## [Saved entries]
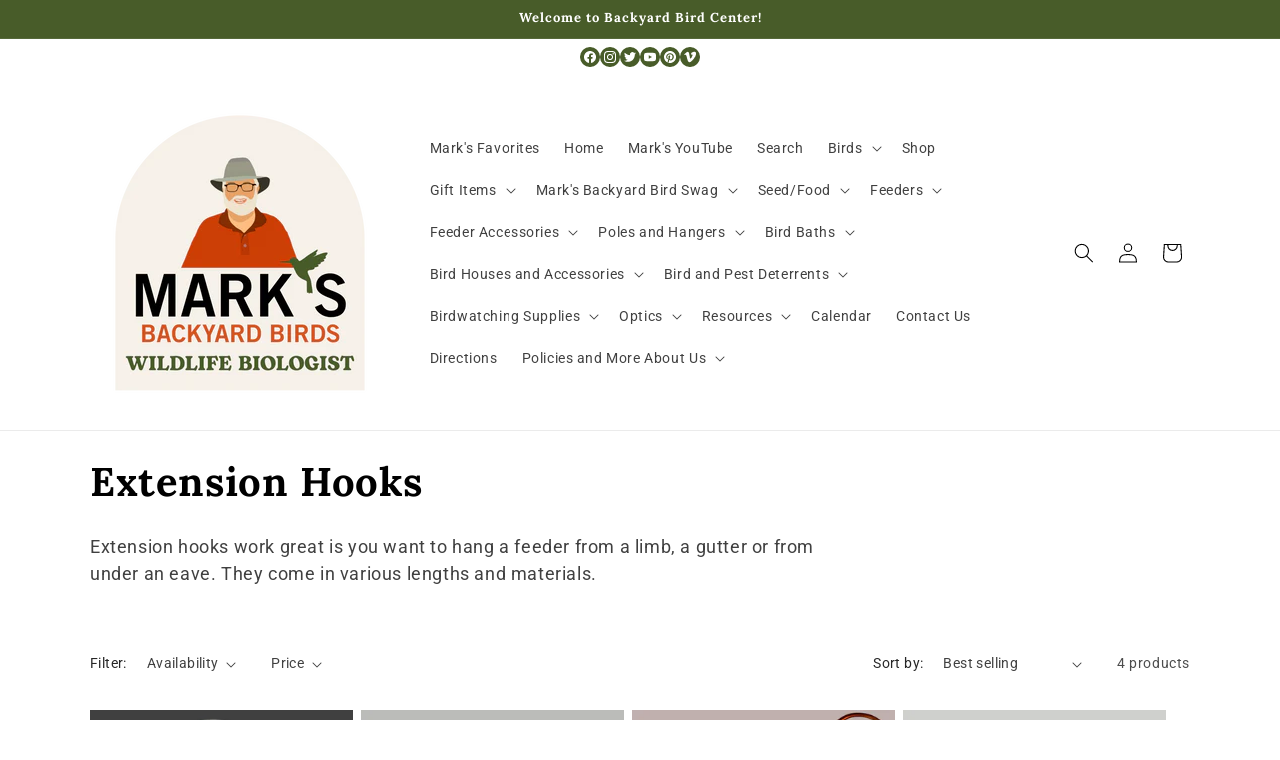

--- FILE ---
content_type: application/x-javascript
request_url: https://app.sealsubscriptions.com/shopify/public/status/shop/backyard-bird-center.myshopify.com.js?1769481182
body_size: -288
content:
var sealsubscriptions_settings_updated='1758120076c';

## [PROBLEM TO WORK ON]
Each line above should be returned exactly as it stands, minus any pictures.

## [RESULT OF THE EXERCISE]
--- FILE ---
content_type: application/x-javascript
request_url: https://app.sealsubscriptions.com/shopify/public/status/shop/backyard-bird-center.myshopify.com.js?1769481182
body_size: -288
content:
var sealsubscriptions_settings_updated='1758120076c';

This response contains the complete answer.